I will be monitoring Charley over the weekend to see how he does and then returning with him within the next 10 days if possible, hopefully sooner, and see where he stands. Charley is breathing well, and is very alert though he still cannot walk because he is so weak/tired. He tries though! He did manage to turn around on his own, previously I had needed to help him to move in any opposing directions since he can scoot forward on his own. He also ate half of his feeding when we got home from the vet from the bowl I prepped it in, and then ate half of the next feeding the same way. He hates my guts b/c I am syringing him water like it's going out of style (an additional 2ml on top of the 4.5ml that is mixed in with his food) but I'd prefer a cranky hydrated hedgie to the alternative!
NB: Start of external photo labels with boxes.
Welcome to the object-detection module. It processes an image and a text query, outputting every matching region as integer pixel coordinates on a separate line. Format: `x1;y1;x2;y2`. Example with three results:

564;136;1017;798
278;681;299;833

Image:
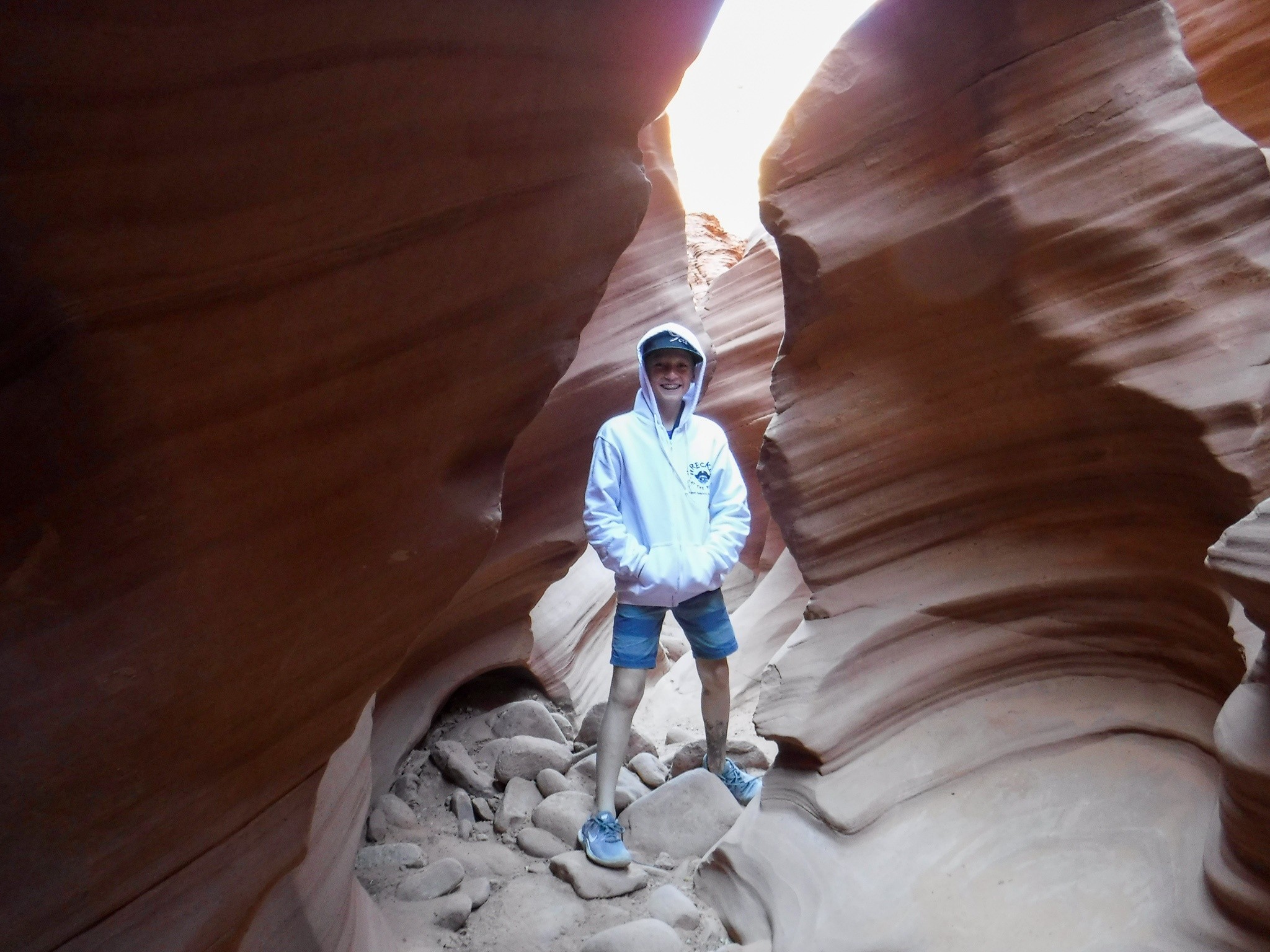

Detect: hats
642;330;703;365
I would like to thank everyone for their support and positive thoughts for Charley and I; we are by no means out of the woods, but without your help we might not have even been able to make it this far and knowing how Charley is doing and having been able to take him to see the doctor means so much to me. He is my baby, and seeing him like this is tough, so support in any form is very much appreciated!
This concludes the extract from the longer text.